Christine Michael had a short rushing touchdown with the second-string offense, for which former University of Washington wide receiver Kasen Williams shined.

The undrafted rookie and former Parade Magazine national player of the year at Skyline High School in the Seattle suburb of Sammamish had four catches against the first-team defense. The receptions tied Doug Baldwin for most in the scrimmage.

Williams’ first catch was his most impressive: a 30-yard sprint past Cary Williams on a go route for the catch.

As Carroll noted again, Kasen Williams’ senior season at UW got derailed by a broken leg and displaced foot bone midway through his junior season. But Carroll said Williams now looks like he did coming out of Skyline, when Carroll was recruiting him for USC.

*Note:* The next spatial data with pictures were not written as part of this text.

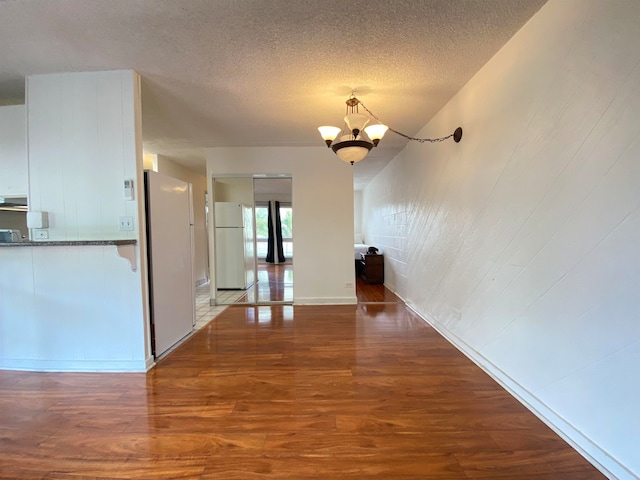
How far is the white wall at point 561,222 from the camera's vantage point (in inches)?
47.8

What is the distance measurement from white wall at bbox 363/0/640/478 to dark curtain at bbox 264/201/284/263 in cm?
637

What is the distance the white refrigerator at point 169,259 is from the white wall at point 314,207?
1477 mm

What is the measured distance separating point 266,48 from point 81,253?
231 cm

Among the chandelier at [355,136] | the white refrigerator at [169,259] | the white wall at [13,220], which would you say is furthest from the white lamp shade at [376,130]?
the white wall at [13,220]

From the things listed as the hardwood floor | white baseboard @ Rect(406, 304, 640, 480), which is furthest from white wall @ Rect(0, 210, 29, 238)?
white baseboard @ Rect(406, 304, 640, 480)

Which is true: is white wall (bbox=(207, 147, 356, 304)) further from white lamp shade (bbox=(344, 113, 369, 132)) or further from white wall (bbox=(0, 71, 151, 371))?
white wall (bbox=(0, 71, 151, 371))

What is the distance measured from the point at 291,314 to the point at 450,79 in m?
3.38

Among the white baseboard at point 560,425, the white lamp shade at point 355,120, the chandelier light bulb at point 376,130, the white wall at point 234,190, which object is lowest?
the white baseboard at point 560,425

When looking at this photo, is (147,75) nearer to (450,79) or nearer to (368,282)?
(450,79)

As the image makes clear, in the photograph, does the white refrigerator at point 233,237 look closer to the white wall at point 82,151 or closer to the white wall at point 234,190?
the white wall at point 234,190

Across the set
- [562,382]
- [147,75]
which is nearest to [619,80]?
[562,382]

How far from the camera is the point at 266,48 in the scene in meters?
1.97

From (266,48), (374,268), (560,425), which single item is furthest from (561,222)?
(374,268)

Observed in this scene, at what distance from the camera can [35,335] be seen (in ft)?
7.45
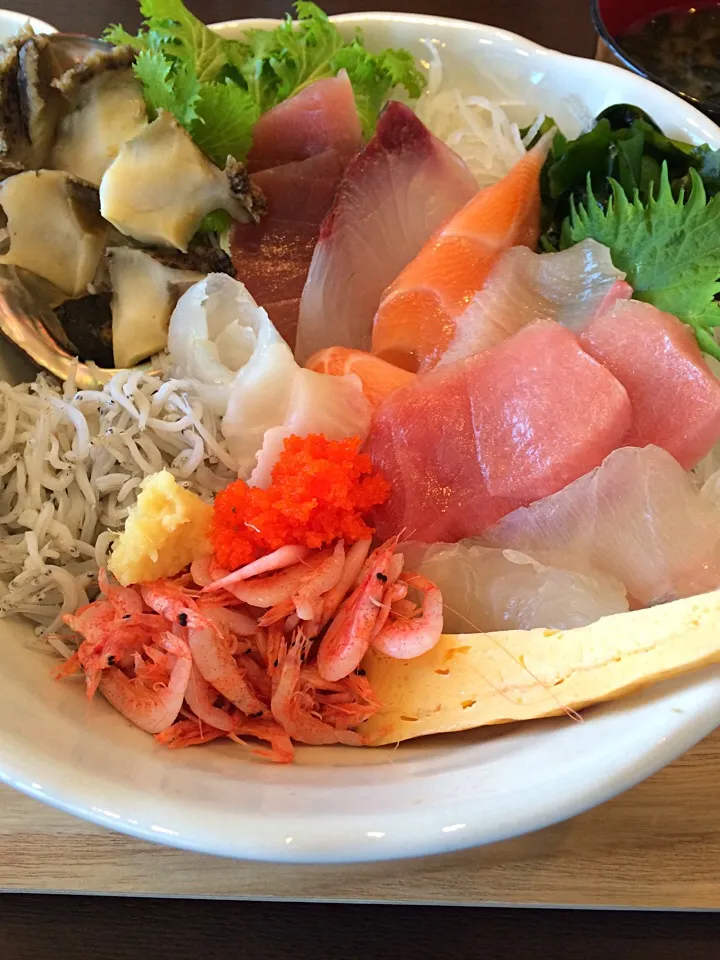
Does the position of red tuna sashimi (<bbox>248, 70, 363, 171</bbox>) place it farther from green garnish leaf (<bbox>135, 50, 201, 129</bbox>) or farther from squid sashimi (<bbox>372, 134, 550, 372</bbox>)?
squid sashimi (<bbox>372, 134, 550, 372</bbox>)

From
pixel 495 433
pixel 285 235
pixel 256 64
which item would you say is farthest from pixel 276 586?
pixel 256 64

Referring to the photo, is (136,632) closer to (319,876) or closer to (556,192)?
(319,876)

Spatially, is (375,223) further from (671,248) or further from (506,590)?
(506,590)

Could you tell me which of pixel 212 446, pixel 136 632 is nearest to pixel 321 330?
pixel 212 446

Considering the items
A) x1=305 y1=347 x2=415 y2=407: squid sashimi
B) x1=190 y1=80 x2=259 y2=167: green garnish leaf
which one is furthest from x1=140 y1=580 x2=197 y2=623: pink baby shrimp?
x1=190 y1=80 x2=259 y2=167: green garnish leaf

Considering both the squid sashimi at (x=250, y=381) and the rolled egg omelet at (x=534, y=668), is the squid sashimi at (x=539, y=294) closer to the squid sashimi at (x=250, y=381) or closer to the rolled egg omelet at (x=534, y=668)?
the squid sashimi at (x=250, y=381)

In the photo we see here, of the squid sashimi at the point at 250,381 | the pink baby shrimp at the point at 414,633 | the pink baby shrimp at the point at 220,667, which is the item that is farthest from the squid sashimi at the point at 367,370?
the pink baby shrimp at the point at 220,667
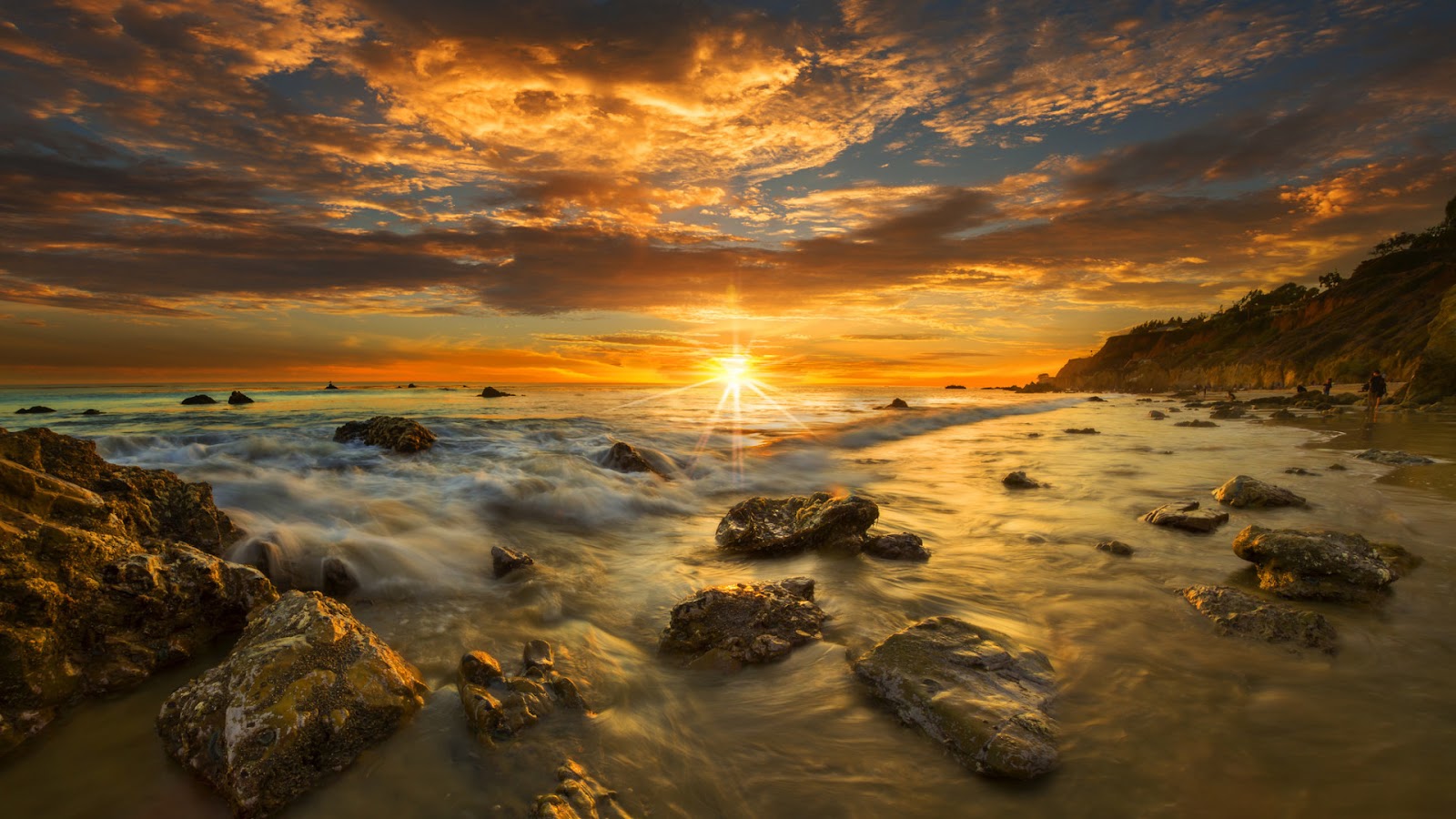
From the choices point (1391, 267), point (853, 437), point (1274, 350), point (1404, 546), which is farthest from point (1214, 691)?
point (1391, 267)

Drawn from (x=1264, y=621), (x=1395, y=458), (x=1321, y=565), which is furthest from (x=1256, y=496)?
(x=1395, y=458)

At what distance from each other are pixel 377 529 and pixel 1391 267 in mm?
117001

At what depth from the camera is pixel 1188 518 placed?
764 centimetres

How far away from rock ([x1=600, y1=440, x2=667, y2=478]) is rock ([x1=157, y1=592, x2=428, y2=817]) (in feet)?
30.2

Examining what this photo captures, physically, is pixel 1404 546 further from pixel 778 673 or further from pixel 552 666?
pixel 552 666

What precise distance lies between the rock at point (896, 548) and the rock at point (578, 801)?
475cm

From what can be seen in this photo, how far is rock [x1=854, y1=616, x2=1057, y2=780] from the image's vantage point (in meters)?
3.15

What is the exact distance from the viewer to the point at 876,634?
16.0 ft

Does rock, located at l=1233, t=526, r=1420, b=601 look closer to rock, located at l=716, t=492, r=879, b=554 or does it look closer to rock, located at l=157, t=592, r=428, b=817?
rock, located at l=716, t=492, r=879, b=554

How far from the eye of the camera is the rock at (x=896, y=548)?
23.1 feet

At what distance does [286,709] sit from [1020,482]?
11825 mm

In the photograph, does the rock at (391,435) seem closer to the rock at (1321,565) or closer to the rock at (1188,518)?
the rock at (1188,518)

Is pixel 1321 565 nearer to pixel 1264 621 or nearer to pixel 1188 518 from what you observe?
pixel 1264 621

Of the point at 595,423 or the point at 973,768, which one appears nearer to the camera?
the point at 973,768
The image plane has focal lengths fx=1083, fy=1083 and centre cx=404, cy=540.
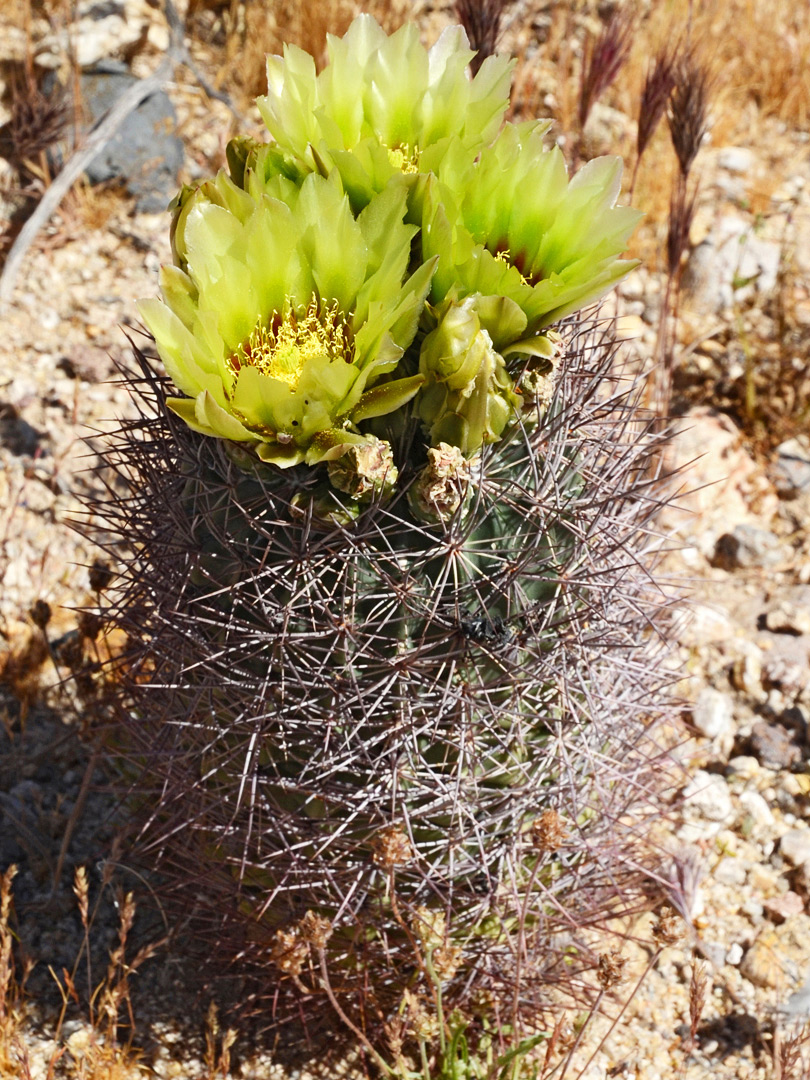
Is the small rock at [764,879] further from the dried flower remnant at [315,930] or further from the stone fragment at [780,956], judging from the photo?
the dried flower remnant at [315,930]

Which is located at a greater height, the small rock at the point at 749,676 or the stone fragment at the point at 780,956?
the small rock at the point at 749,676

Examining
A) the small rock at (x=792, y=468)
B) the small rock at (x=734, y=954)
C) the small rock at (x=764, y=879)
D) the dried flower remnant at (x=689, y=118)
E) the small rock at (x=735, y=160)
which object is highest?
the dried flower remnant at (x=689, y=118)

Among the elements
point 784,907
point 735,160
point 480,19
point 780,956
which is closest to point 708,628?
point 784,907

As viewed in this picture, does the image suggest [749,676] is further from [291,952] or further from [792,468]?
[291,952]

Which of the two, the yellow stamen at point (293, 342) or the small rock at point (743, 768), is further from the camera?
the small rock at point (743, 768)

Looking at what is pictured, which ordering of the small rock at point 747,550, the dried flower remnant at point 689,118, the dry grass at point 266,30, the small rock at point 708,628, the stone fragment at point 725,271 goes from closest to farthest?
1. the dried flower remnant at point 689,118
2. the small rock at point 708,628
3. the small rock at point 747,550
4. the stone fragment at point 725,271
5. the dry grass at point 266,30

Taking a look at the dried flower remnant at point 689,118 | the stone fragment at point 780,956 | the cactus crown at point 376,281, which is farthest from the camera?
the dried flower remnant at point 689,118

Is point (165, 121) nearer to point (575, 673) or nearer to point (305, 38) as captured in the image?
point (305, 38)

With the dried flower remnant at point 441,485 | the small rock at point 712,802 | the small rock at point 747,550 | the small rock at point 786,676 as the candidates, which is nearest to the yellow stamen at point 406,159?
the dried flower remnant at point 441,485
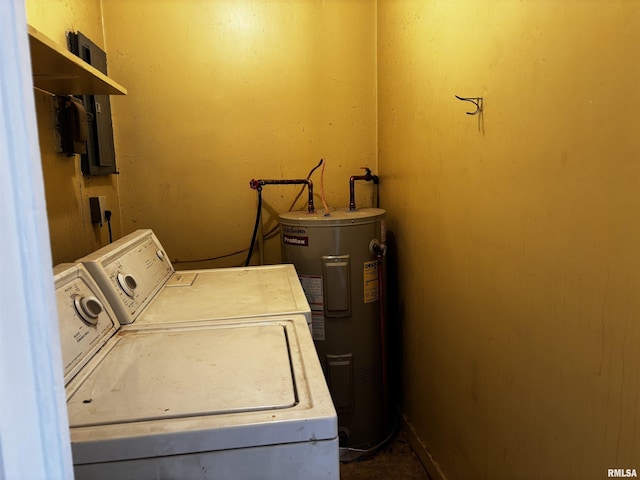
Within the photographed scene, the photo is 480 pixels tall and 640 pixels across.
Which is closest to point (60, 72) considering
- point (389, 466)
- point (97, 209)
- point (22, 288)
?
point (97, 209)

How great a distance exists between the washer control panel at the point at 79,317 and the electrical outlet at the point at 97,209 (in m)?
0.76

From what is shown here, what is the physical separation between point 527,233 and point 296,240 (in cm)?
113

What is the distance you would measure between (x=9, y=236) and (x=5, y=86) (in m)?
0.13

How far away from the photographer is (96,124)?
6.30 feet

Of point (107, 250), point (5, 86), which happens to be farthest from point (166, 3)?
point (5, 86)

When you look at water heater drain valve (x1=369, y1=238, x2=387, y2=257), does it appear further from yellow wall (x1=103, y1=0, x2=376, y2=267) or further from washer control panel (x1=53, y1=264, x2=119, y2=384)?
washer control panel (x1=53, y1=264, x2=119, y2=384)

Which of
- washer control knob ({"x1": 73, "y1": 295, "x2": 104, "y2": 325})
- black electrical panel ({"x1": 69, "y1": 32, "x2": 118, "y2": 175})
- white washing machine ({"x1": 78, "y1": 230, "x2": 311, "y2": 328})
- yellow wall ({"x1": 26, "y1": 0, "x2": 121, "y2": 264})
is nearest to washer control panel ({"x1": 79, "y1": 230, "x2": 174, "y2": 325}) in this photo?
white washing machine ({"x1": 78, "y1": 230, "x2": 311, "y2": 328})

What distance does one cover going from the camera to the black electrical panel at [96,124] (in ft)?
5.90

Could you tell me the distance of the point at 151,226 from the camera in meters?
2.39

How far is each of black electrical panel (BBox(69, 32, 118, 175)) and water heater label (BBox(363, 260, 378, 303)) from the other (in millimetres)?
1257

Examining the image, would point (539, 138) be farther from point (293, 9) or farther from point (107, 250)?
point (293, 9)

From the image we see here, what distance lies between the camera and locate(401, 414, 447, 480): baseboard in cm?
189

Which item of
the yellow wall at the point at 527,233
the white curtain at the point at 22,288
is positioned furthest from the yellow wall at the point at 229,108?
the white curtain at the point at 22,288

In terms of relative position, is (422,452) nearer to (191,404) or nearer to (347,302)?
(347,302)
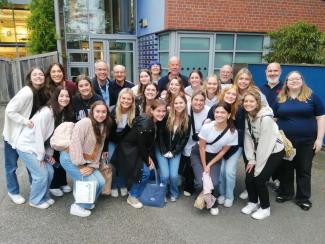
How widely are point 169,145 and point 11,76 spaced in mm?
8083

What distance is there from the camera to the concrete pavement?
3.28m


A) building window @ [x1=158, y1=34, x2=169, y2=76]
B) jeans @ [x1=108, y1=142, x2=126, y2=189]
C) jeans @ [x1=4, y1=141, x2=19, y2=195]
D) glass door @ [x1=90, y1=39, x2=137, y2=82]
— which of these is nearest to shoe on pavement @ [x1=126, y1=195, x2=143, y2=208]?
jeans @ [x1=108, y1=142, x2=126, y2=189]

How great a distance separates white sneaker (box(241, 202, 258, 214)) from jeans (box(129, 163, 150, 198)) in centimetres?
133

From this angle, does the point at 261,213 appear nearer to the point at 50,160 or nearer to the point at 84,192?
the point at 84,192

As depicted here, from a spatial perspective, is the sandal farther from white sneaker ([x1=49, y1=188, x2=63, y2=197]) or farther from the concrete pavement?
white sneaker ([x1=49, y1=188, x2=63, y2=197])

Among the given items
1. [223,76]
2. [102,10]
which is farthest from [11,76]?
[223,76]

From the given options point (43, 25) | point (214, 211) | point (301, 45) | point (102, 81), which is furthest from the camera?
point (43, 25)

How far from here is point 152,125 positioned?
3.92m

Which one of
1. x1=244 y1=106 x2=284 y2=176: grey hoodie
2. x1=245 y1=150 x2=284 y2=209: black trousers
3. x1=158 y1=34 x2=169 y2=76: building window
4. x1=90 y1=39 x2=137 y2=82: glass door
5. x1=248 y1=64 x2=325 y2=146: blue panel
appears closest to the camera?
x1=244 y1=106 x2=284 y2=176: grey hoodie

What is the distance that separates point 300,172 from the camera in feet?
12.9

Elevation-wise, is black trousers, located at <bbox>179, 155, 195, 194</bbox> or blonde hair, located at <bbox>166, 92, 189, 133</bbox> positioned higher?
blonde hair, located at <bbox>166, 92, 189, 133</bbox>

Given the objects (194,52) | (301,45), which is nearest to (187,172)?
(301,45)

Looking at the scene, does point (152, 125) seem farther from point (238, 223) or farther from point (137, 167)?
point (238, 223)

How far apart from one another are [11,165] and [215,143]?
2681 millimetres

The exhibition games are going to be huge for Williams.

Extra points

Earl Thomas isn’t likely to be back practicing fully for another couple of weeks, Carroll said. The All-Pro free safety came off the physically-unable-to-perform list Wednesday so he could participate more in the team’s walk-through practices each afternoon that follow the fuller, morning practices. … Drew Nowak continued to get most of the first-team plays as the center. Carroll said this week if the team had to play a game now Lemuel Jeanpierre would be the center to replace Max Unger, whom Seattle traded for Graham. But Nowak, the 2014 practice-squad guard and college defensive tackle at Western Michigan four years ago, is getting a very long look. The sense is line coach Tom Cable knows what he has in Jeanpierre, the five-year backup to Unger. He wants to see all he may have at center with Nowak. Nowak had a shotgun snap go off Wilson’s hands for a ruined play. Jeanpierre and Jackson had a mishandled snap, too. … As advertised, Graham and rookie wide receiver Tyler Lockett were all over formations, inside and outside as slot and wide receivers. Offensive coordinator Darrell Bevell is going to have options galore with those two. Lockett got targeted twice and had one catch. … Jackson was 8 of 15 passing in five drives. Those drives ended in punts three times, one interception and Michael’s touchdown run. … Archer was 4 for 9 with two interceptions. Expect the Seahawks to keep auditioning potential third-string QBs, or to just be content to have converted-to-wide-receiver B.J. Daniels as the emergency No. 3 passer — if Daniels makes the roster.